---------- Excerpted records ----------
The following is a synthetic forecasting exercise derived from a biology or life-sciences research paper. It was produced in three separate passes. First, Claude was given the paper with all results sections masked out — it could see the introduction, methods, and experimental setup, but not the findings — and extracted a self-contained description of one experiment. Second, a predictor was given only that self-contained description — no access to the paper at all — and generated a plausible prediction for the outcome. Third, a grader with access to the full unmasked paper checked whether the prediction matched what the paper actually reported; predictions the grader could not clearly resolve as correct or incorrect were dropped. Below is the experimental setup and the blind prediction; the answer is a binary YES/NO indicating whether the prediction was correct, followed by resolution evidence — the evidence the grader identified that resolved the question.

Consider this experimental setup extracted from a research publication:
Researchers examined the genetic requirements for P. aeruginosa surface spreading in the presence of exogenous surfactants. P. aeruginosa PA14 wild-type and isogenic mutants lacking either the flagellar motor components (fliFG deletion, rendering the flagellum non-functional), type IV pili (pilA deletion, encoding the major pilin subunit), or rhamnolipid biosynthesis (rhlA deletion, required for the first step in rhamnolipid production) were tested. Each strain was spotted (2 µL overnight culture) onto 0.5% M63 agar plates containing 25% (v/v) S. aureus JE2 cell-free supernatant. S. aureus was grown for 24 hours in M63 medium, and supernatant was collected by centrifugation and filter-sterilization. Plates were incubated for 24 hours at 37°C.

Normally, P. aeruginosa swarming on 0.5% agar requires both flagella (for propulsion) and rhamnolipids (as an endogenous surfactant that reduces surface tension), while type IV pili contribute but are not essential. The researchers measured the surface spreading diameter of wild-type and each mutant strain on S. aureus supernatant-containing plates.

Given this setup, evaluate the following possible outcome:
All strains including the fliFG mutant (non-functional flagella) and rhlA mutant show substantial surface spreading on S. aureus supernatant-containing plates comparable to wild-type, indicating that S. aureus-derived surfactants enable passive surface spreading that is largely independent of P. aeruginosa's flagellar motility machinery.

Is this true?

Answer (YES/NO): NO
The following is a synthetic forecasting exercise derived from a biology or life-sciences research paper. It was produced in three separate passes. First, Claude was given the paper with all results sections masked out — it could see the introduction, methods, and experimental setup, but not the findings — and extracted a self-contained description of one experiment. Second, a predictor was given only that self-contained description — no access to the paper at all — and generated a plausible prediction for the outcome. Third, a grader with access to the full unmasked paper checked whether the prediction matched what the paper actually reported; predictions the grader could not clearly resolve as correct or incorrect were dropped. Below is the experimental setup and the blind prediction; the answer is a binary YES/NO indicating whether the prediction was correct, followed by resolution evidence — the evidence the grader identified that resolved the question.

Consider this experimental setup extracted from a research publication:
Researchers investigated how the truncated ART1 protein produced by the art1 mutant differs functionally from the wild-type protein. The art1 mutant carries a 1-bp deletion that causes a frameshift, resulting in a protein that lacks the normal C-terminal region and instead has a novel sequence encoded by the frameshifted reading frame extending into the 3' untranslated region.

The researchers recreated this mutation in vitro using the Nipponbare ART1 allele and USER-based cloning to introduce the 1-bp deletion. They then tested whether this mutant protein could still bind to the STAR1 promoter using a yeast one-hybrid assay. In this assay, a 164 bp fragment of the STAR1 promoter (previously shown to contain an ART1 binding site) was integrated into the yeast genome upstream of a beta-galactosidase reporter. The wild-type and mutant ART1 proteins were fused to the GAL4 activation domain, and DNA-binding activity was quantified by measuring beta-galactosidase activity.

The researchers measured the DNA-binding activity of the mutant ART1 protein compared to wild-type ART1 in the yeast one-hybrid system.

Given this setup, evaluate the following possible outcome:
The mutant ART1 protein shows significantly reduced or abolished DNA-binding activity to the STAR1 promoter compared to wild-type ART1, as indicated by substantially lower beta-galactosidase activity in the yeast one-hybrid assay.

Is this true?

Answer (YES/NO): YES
----------
---------- Excerpted records ----------
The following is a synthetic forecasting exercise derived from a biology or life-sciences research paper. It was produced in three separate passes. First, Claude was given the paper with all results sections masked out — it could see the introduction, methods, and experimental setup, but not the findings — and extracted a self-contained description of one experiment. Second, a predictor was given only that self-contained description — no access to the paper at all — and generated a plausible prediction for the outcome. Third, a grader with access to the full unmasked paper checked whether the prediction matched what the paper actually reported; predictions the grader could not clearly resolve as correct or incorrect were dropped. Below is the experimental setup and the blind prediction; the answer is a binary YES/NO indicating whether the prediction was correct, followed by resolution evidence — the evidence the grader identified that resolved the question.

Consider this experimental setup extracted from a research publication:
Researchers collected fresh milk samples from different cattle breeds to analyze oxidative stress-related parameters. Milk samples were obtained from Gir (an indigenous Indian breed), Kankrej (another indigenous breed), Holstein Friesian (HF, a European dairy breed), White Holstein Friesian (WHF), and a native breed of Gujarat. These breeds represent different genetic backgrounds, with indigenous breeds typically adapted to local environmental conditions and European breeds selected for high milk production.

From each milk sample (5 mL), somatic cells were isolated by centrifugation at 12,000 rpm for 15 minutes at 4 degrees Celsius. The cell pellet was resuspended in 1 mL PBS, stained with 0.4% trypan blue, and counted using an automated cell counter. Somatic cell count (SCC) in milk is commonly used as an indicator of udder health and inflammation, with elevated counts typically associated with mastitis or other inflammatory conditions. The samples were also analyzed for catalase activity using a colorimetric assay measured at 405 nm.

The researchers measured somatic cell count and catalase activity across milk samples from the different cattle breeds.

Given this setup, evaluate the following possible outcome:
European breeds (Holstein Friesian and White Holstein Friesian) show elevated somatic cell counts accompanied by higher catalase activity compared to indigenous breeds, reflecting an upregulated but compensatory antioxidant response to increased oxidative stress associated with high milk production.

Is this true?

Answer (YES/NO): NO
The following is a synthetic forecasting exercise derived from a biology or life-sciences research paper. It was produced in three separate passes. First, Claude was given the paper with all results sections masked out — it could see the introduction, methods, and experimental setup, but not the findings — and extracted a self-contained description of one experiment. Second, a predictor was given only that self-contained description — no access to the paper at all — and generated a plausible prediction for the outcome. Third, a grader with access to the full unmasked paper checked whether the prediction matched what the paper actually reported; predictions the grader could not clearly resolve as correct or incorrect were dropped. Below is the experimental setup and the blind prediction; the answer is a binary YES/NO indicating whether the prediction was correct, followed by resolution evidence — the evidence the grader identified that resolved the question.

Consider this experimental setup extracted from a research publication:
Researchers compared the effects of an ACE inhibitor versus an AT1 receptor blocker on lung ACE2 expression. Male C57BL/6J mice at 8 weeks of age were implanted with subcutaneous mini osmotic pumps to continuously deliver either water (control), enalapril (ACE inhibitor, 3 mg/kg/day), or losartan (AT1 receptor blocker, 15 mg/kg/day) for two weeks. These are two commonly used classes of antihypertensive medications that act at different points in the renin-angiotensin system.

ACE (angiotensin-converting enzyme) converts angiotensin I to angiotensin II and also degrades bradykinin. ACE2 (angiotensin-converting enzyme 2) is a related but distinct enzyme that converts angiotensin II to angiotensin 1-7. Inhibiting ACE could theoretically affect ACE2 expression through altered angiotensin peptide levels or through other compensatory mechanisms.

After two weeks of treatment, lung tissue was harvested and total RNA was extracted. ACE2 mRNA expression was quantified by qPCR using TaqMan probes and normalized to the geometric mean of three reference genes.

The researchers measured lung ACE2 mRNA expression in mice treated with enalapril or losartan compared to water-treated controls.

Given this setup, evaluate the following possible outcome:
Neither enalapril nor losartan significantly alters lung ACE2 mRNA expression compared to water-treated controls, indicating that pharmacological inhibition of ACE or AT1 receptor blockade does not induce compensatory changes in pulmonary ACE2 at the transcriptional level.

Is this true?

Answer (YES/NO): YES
----------
For an answer, give a copy of every line in the listing that holds the word "European".

◆ **Written solution**:
Researchers collected fresh milk samples from different cattle breeds to analyze oxidative stress-related parameters. Milk samples were obtained from Gir (an indigenous Indian breed), Kankrej (another indigenous breed), Holstein Friesian (HF, a European dairy breed), White Holstein Friesian (WHF), and a native breed of Gujarat. These breeds represent different genetic backgrounds, with indigenous breeds typically adapted to local environmental conditions and European breeds selected for high milk production.
European breeds (Holstein Friesian and White Holstein Friesian) show elevated somatic cell counts accompanied by higher catalase activity compared to indigenous breeds, reflecting an upregulated but compensatory antioxidant response to increased oxidative stress associated with high milk production.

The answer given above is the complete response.